The Division 2 Support Was Meant to End Two Years After Release
In a new interview, Ubisoft has admitted that The Division 2 was supposed to have a much different fate. According to creative director Yannick Banchereau, support for the game was supposed to stop by the end of 2020, less than two years after its release in March 2019. And yet now, The Division 2 is still going strong with plans for updates through a Year 5 roadmap that will include the free roguelike co-op mode Descent.
Ubisoft says it needed to work on Avatar and Star Wars at the time
Specifically, Banchereau says in an interview with MP1st that The Division 2 updates were planned to end due to the studio’s obligations with other projects at the time:
Yes, the plan was after Update 12, at the end of 2020, the plan was to stop supporting the game… We started working on the Star Wars game, we have the Avatar game.

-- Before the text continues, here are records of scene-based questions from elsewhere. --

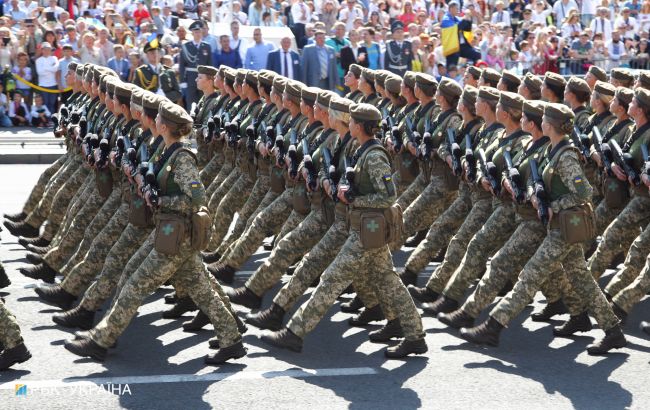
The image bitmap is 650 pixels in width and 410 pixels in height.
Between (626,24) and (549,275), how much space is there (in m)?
14.3

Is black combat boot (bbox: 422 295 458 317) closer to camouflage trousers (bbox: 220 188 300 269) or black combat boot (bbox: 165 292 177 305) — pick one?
camouflage trousers (bbox: 220 188 300 269)

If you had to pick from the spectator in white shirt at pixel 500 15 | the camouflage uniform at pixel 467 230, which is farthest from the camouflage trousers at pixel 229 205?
the spectator in white shirt at pixel 500 15

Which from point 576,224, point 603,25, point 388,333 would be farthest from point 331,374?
point 603,25

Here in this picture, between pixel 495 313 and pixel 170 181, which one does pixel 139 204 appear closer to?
pixel 170 181

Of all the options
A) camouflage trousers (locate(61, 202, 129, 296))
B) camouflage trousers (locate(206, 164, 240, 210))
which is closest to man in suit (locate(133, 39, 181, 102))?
camouflage trousers (locate(206, 164, 240, 210))

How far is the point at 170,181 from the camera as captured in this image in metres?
8.12

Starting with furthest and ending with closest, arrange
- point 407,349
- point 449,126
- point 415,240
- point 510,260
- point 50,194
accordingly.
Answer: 1. point 415,240
2. point 50,194
3. point 449,126
4. point 510,260
5. point 407,349

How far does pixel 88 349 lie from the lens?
26.7 feet

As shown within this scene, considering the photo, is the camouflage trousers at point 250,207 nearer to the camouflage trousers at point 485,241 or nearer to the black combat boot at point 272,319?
the black combat boot at point 272,319

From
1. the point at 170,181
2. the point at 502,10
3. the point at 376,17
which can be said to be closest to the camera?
the point at 170,181

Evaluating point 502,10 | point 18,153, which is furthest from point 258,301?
point 502,10

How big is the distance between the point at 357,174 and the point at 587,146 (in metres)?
2.99

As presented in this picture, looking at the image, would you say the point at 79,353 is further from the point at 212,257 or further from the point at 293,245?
the point at 212,257

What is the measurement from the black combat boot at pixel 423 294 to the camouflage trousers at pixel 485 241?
52 centimetres
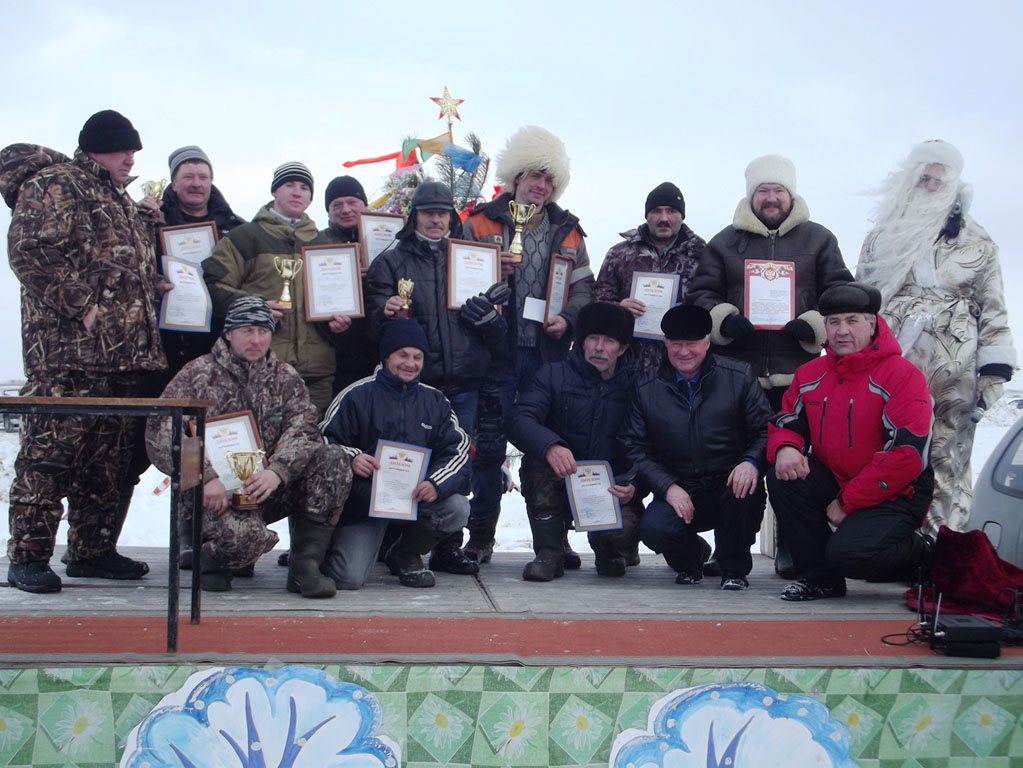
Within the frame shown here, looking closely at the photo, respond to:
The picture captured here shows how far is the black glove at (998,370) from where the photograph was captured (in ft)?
17.0

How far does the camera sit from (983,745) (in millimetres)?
3348

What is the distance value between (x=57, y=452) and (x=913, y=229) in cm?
436

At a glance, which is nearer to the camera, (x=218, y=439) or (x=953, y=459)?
(x=218, y=439)

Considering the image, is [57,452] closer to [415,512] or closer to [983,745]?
[415,512]

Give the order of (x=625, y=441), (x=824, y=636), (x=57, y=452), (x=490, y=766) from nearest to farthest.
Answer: (x=490, y=766)
(x=824, y=636)
(x=57, y=452)
(x=625, y=441)

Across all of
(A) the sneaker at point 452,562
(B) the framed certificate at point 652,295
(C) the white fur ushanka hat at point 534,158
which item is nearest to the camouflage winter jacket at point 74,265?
(A) the sneaker at point 452,562

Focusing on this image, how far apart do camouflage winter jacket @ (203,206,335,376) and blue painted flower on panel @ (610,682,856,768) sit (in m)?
2.73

Everybody’s very busy at Massive and the idea was that we just need the people on those projects.
He clarifies that this isn’t because Ubisoft thought “The Division was bad,” though after the release of the Warlords of New York DLC, the game was “probably more successful” than the publisher had anticipated.
Since Ubisoft didn’t want to pull people already assigned to other projects, it decided to team up with Ubisoft Bucharest. It took a while for the studio to learn everything about The Division 2, but he believes Year 5 content will impress fans.
Accordingly, The Division 3 is apparently not in development, though that’s not too much of a surprise considering that they have plenty of work to do with The Division Heartland and The Division Resurgence.